I started this post like I do every time. I copy in the prompts. I start writing my thoughts under each one.

I hesitated when I read the third one. To be honest, I was not sure it was something I was interested in answering. How on earth would I know the names of people who were alive over 100 years ago? We are not the kind of family that have passed down family stories from generation to generation, so these are not things that I know.

Both my parents have passed and when they moved to Africa after the 2nd World War, they broke ties with their large families back in the UK. Neither of them ever went back there except for one or two short visits. My mom took me to meet my two grandmothers once in the late 70s (both my two grandfathers died one and two months after I was born, so I never met them).
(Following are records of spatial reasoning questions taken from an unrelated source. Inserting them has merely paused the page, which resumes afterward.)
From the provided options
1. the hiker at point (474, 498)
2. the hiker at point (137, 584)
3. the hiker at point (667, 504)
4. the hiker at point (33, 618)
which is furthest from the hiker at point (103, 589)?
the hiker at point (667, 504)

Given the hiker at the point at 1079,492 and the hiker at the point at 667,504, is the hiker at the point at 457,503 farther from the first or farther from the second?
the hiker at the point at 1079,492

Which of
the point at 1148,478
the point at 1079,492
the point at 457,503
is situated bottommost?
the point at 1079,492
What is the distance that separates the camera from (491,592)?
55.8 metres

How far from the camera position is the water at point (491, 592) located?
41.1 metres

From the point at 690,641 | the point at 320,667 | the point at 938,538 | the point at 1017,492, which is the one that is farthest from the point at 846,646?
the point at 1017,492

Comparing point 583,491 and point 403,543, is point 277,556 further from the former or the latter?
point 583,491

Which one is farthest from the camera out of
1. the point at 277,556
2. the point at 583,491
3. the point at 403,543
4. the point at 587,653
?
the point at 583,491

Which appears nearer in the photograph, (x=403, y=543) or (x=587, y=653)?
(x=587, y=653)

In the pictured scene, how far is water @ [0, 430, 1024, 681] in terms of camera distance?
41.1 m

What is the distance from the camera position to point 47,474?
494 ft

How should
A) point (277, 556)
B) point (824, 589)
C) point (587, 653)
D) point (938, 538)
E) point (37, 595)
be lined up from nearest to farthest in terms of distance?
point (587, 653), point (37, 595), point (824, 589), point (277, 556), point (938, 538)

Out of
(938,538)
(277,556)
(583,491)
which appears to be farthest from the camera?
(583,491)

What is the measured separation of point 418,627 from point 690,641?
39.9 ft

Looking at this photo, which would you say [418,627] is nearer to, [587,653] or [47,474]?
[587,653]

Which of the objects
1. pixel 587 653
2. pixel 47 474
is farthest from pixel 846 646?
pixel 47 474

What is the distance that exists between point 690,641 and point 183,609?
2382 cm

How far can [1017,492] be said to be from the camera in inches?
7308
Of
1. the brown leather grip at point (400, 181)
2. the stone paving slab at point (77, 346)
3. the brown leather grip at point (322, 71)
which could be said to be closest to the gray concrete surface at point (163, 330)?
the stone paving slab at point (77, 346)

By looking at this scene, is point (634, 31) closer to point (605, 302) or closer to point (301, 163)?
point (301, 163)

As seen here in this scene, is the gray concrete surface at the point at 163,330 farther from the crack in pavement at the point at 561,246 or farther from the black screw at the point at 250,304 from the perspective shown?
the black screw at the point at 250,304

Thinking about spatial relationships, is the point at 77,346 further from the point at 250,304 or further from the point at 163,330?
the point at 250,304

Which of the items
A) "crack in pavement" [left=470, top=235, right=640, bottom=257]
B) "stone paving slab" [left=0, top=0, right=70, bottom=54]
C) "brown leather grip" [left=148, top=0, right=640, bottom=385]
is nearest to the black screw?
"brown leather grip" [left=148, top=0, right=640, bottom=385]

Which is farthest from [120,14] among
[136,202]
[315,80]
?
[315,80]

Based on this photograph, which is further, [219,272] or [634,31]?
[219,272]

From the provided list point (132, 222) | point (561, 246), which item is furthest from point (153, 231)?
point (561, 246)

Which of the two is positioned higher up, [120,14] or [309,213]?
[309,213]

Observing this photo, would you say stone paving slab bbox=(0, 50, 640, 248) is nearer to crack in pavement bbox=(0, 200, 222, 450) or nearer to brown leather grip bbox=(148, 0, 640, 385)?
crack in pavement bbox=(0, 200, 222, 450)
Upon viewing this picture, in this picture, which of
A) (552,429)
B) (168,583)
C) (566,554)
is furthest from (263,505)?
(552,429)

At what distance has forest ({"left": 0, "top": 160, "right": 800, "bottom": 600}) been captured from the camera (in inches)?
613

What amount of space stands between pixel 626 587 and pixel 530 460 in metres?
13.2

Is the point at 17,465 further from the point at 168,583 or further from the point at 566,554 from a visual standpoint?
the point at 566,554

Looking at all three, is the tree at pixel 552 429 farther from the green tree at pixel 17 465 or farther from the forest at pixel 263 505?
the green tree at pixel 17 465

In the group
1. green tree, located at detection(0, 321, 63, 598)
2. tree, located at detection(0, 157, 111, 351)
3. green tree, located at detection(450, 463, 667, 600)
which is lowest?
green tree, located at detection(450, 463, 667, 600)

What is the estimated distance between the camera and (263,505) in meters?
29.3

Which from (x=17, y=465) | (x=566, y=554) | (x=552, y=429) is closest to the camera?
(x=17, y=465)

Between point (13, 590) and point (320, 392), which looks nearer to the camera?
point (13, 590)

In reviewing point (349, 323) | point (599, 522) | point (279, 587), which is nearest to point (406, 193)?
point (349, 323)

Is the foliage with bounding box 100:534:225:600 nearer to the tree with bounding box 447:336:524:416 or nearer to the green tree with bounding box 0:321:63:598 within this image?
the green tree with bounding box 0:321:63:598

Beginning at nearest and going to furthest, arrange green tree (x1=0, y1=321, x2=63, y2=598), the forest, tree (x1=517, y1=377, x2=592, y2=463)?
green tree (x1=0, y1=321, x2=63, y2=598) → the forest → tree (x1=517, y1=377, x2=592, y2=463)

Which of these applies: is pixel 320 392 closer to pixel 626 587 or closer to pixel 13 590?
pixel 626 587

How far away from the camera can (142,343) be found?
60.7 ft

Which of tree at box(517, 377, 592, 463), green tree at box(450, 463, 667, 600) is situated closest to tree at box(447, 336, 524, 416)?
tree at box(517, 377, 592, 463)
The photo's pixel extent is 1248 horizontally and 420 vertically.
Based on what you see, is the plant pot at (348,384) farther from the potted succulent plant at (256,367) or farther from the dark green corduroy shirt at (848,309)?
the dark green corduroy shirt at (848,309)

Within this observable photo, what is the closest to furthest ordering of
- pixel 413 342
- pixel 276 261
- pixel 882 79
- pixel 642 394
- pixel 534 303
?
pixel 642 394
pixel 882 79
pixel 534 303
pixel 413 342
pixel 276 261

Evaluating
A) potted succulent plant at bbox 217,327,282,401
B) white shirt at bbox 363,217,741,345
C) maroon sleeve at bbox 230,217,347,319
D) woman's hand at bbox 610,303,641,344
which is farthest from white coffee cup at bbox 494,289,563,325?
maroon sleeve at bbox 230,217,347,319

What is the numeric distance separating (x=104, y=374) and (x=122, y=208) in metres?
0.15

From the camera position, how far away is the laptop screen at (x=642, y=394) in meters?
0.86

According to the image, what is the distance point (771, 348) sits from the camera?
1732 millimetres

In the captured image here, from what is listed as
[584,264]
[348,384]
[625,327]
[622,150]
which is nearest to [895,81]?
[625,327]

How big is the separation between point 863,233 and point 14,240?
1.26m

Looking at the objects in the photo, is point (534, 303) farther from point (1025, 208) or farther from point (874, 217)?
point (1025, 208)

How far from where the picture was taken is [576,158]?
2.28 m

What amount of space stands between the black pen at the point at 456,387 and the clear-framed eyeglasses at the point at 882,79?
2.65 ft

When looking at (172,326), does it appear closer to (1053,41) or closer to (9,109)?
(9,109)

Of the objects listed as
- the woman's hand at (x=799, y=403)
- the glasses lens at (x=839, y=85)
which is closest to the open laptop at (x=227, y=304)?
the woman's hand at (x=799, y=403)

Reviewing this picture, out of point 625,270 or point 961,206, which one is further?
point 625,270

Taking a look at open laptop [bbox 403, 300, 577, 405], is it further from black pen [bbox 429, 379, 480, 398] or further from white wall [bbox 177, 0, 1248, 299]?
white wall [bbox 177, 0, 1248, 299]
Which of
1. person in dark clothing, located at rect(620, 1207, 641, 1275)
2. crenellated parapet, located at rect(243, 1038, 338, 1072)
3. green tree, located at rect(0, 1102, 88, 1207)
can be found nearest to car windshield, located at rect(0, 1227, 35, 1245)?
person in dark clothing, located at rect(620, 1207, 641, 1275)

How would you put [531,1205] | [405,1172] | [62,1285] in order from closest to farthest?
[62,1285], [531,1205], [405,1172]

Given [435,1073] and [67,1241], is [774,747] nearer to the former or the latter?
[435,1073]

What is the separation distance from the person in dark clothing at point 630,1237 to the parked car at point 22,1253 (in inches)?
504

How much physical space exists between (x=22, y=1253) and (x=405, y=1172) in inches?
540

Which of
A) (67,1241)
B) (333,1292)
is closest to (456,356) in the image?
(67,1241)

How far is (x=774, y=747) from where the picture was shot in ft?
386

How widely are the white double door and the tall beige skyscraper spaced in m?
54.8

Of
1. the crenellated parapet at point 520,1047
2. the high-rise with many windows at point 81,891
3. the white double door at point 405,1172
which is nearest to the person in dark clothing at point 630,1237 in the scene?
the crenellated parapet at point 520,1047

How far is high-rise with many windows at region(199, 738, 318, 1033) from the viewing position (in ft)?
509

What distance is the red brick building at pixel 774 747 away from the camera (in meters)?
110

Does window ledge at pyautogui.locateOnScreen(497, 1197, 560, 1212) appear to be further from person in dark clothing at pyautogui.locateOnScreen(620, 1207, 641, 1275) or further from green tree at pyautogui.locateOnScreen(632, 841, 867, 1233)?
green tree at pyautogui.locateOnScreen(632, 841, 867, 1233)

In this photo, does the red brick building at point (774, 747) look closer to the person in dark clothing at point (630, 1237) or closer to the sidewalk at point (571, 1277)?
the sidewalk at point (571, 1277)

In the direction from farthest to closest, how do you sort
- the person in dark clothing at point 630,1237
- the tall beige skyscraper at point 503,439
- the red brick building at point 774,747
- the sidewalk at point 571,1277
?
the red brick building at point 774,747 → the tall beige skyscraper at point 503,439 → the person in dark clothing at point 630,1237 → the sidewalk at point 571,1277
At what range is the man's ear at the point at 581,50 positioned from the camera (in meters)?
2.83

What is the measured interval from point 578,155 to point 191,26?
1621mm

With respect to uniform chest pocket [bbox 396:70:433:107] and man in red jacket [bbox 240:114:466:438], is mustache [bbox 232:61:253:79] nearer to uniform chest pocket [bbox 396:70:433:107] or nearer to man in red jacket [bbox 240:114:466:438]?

That has been the sum total of my contact with the broader UK family.

An imp tapped me on the shoulder…

But suddenly the moment of hesitation passed and something took hold of me which I have to share, which was “curiosity“. I followed that curiosity (I’ll come back to this later). So I’ve decided to just answer the 3rd prompt which connects to the 4th, sorry Cee!

I do qualitative academic research, so my first thought was: If I want to ask a question, I need to know when were my great-great-great grandparents (I’ll refer to them as g-g-g’s from now on) were alive.

An uninspired Google search gave me a rough idea of the span of a generation (25 years) and I started to work backwards from my date of birth. I soon gave up. It didn’t feel accurate enough though. I crumpled up the piece of paper and threw it in the bin.

Then a little imp tapped me on the shoulder, forcing me to think beyond Google for a change. I had a brainwave. About 7 years ago, my wonderful mother-in-law took it upon herself to do my family genealogies (on both my mother’s and father’s side). Out of all my siblings, I am the one who has all kept hold of all her work. Knowing exactly where it was, I dashed to the bookcase and grabbed the file.

As if I was seeing it for the first time, I was amazed to see that she had managed to go back about 23 generations to the 1330’s in some cases. How absolutely incredible is that? I realised with shame that I have never really had a reason to engage in any meaningful fashion with this incredible amount of work! But here was a reason.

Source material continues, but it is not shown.